Tuesday 26th November 2024

Good morning! Thank you for joining me for the latest instalment of Cyber Daily. In today's edition, we’re channeling a little hacker energy—with a twist. While bad actors like PopeyeTools are getting caught, ethical hackers are helping secure our water systems and critical infrastructure. Meanwhile, cyber spies are turning the office next door into their playground, and the fight against ransomware is spreading to Linux and VMware systems. It’s a wild world out there, but rest assured: innovation and enforcement are fighting back.

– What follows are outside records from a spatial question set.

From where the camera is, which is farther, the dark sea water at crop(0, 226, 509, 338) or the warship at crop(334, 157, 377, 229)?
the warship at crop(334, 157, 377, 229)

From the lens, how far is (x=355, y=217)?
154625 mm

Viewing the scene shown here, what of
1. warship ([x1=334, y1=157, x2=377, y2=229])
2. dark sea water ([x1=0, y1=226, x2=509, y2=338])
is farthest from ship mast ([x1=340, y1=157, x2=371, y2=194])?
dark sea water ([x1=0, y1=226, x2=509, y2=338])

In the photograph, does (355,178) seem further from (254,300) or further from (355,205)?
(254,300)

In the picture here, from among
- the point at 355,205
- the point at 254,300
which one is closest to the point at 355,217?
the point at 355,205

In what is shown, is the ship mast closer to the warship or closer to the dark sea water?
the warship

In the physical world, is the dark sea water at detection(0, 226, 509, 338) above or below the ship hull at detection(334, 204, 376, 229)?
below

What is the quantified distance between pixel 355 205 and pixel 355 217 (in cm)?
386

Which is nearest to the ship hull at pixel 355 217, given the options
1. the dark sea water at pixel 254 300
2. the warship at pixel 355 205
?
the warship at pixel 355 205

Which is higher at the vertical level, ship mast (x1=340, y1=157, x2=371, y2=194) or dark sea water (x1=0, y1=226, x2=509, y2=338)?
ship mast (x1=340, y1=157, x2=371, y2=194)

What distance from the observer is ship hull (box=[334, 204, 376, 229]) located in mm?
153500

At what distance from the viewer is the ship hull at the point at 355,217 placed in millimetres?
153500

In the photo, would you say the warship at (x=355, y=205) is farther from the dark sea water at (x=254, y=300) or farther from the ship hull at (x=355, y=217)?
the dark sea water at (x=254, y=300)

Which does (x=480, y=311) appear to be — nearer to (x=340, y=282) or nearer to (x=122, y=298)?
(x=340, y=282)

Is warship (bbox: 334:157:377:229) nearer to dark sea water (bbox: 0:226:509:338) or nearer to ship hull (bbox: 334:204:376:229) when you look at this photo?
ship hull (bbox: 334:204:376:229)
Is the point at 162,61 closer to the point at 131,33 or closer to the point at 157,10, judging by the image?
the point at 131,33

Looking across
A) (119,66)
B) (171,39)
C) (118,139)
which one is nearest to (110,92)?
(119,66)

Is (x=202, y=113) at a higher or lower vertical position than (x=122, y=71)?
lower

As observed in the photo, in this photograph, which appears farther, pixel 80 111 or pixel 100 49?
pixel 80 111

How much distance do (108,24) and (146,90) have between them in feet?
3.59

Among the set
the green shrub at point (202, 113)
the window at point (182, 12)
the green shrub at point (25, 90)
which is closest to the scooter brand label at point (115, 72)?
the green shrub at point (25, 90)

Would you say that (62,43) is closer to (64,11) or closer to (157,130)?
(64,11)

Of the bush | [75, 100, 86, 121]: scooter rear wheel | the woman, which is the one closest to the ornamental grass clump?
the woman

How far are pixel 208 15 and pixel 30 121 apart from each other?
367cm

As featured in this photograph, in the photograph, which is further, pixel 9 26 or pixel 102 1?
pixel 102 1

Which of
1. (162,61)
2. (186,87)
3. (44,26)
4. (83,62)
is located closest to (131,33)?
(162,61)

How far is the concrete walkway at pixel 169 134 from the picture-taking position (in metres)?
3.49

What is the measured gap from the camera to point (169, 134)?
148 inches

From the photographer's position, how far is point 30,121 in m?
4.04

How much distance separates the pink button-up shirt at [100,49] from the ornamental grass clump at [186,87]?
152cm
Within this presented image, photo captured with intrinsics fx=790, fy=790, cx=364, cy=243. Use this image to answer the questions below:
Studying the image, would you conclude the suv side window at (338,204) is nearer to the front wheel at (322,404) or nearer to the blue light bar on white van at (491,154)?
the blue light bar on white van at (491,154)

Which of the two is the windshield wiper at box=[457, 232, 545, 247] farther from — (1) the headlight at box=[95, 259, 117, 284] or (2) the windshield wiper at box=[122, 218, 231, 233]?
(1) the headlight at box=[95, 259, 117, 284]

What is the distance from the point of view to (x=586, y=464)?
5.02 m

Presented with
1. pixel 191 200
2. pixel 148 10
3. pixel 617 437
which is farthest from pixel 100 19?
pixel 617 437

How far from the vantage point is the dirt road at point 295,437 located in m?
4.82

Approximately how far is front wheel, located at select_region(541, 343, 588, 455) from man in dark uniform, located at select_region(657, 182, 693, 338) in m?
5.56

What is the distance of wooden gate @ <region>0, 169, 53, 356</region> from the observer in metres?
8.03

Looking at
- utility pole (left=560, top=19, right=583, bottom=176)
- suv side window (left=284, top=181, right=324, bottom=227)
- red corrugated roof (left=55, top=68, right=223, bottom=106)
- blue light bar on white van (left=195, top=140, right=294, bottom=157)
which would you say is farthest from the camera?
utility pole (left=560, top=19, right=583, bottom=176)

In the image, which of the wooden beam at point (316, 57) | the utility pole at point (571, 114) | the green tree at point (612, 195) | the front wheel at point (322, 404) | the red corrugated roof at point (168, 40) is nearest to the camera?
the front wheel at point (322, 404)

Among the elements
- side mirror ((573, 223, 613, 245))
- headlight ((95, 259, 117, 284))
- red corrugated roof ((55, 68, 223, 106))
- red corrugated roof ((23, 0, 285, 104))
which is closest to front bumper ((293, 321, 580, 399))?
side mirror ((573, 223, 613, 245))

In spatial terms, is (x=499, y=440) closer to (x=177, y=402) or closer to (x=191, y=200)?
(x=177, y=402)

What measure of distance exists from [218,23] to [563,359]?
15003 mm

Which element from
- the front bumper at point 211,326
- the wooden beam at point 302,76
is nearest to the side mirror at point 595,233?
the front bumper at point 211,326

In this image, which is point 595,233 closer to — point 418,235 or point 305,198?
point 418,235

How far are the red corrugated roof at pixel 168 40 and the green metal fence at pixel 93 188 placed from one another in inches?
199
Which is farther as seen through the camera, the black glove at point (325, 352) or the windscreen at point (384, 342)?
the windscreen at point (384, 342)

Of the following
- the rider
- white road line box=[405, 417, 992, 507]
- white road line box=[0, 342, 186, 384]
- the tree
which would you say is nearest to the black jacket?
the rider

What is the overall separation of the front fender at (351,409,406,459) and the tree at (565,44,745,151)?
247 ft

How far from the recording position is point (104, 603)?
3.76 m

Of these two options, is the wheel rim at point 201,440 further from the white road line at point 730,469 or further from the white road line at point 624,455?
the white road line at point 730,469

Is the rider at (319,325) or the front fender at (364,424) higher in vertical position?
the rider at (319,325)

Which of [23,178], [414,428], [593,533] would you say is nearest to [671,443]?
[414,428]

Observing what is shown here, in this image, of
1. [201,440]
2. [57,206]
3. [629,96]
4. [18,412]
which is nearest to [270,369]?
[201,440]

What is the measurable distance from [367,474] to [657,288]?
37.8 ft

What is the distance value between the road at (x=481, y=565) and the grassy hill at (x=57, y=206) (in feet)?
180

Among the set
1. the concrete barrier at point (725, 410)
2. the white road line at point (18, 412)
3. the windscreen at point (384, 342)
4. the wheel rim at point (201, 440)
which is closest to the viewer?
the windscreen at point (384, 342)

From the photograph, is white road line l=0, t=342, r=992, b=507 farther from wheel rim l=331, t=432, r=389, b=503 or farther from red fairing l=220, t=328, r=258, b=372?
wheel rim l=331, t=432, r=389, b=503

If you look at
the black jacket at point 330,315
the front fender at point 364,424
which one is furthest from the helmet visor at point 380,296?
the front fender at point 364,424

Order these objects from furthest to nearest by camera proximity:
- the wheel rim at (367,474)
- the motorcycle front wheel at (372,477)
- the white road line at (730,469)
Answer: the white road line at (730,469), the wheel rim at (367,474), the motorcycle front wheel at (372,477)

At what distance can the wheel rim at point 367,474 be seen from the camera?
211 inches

Nearest Neighbour Cyberespionage

Your neighbour’s Wi-Fi could be your next cybersecurity headache. Volexity uncovered a crafty "nearest neighbour attack" by APT28, a Russian state-backed group, exploiting physical proximity to compromise a client’s network. They started with password-spraying web portals for login credentials. Multi-factor authentication (MFA) protected most systems—except the Wi-Fi network.

APT28 breached neighboring offices, commandeered devices with dual network adapters, and hopped onto the target’s Wi-Fi to exfiltrate data. Volexity’s advice? Secure all networks with MFA and isolate guest Wi-Fi to prevent crossover risks.

Hackers Step Up to Secure US Water Systems

Hackers aren’t just breaking into systems—they’re shoring them up. The Franklin Project, launched at DEF CON, has kicked off with six US water companies signing on to let top coders probe their systems for vulnerabilities and fix them. The initiative, led by DEF CON founder Jeff Moss, aims to strengthen critical infrastructure and compile learnings in an annual "Hacker's Almanack."

Partnering with the University of Chicago’s Cyber Policy Initiative and the National Rural Water Association, the project targets small water systems, which make up 91% of the nation’s 50,000 suppliers. Volunteers, ranging from students to seasoned pros, will help harden IT systems against threats from cyber-savvy adversaries like China, Russia, and Iran.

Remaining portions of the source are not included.